Source data

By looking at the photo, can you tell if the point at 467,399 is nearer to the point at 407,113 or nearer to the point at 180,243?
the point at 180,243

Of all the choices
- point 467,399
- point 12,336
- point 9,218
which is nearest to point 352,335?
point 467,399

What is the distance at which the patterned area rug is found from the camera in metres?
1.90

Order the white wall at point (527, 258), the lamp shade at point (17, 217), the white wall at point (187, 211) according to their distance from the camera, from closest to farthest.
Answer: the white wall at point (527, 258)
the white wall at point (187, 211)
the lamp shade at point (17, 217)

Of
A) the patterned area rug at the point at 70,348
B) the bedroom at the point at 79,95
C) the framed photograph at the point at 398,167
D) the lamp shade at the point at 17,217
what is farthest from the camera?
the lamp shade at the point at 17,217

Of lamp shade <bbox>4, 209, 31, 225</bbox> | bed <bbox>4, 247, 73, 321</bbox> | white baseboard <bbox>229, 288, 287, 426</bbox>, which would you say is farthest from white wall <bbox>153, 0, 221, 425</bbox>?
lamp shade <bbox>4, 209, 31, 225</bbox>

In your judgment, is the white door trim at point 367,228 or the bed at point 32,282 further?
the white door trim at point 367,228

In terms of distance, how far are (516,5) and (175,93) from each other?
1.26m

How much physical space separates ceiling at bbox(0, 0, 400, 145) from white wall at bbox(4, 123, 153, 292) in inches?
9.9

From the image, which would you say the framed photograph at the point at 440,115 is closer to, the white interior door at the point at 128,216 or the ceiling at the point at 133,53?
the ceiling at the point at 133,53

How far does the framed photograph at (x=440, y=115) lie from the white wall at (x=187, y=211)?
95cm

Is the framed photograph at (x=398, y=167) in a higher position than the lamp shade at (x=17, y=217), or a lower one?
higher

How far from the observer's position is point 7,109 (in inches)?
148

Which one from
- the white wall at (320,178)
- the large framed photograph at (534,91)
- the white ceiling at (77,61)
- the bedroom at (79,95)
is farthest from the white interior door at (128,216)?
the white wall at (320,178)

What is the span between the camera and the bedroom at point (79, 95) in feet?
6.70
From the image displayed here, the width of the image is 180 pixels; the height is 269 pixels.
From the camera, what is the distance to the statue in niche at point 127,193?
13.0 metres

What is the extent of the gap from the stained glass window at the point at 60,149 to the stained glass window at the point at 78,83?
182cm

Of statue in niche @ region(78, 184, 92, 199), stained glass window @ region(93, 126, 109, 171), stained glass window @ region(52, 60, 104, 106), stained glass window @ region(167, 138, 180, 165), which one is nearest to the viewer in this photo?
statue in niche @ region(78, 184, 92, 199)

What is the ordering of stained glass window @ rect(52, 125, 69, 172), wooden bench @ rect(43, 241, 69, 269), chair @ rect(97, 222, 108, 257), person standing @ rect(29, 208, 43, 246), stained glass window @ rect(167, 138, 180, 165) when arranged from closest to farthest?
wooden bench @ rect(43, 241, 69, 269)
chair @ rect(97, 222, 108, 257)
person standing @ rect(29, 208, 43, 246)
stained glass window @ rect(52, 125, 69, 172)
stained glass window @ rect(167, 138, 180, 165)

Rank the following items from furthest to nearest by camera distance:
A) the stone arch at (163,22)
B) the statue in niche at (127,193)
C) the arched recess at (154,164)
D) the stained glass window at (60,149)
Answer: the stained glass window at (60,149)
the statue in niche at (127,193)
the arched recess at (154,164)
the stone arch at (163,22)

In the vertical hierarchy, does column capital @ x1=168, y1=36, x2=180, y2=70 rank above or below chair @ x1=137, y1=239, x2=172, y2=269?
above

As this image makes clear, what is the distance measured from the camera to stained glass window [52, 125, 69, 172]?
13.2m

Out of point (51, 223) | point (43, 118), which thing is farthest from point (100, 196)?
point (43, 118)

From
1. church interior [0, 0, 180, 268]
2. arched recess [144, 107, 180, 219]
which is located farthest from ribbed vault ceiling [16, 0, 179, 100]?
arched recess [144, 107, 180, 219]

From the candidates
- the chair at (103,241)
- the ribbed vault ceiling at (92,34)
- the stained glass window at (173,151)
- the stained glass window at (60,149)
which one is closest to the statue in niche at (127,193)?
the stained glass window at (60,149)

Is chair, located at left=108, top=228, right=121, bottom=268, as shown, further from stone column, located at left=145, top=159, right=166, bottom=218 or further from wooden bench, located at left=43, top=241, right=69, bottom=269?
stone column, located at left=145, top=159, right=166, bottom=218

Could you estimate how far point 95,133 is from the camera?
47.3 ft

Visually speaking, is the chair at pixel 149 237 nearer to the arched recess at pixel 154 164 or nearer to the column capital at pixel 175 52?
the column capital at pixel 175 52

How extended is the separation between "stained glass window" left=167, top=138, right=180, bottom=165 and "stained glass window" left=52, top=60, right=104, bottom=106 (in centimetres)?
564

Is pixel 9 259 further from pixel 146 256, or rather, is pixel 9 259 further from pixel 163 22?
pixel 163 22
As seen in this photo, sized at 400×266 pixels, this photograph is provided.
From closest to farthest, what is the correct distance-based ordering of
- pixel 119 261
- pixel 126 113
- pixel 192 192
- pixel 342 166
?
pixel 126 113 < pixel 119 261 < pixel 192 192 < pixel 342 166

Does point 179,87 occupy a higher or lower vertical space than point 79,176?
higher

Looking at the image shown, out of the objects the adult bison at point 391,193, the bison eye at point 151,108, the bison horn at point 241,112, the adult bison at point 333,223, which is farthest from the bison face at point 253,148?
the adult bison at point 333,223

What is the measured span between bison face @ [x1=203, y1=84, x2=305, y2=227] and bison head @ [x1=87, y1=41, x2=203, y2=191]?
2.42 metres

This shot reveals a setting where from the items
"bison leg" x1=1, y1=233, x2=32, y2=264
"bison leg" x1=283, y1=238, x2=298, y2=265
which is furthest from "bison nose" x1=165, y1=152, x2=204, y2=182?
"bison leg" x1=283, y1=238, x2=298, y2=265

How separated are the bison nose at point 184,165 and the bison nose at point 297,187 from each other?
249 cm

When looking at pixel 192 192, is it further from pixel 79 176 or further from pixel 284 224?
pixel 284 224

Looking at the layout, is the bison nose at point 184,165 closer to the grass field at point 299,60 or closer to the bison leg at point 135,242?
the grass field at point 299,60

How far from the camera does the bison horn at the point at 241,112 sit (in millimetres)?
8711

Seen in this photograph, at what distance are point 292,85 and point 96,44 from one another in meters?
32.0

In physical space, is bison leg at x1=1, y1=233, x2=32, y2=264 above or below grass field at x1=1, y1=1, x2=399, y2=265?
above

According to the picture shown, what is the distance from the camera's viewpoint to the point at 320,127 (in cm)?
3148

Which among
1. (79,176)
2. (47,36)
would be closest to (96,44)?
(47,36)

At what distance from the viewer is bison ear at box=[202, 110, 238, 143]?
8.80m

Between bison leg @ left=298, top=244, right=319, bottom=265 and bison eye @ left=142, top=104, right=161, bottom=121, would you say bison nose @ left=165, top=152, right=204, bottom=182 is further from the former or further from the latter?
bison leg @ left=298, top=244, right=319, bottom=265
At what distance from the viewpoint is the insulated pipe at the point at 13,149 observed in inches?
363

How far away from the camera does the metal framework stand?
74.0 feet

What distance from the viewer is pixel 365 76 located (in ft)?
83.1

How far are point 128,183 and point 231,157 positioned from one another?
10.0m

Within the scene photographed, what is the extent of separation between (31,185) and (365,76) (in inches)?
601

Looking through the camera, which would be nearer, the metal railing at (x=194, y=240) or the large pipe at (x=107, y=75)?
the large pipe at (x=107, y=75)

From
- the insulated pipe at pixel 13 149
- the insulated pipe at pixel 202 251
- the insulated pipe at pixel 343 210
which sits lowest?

| SET TASK |
Repeat exactly the lines from the one containing "At what distance from the viewpoint" through the last line of the records above, both included, and nothing else.

| SOLUTION |
At what distance from the viewpoint is the insulated pipe at the point at 13,149 observed in inches?
363

How far away from the camera does the metal framework stand?
74.0 feet

What distance from the viewer is pixel 365 76 located (in ft)?
83.1

How far are point 128,183 and point 231,157 positioned from one another?
10.0m

Within the scene photographed, what is the extent of separation between (31,185) and (365,76) (in inches)?
601

Looking through the camera, which would be nearer, the metal railing at (x=194, y=240) or the large pipe at (x=107, y=75)?
the large pipe at (x=107, y=75)

From
- the insulated pipe at pixel 13 149
- the insulated pipe at pixel 202 251
- the insulated pipe at pixel 343 210
which sits lowest?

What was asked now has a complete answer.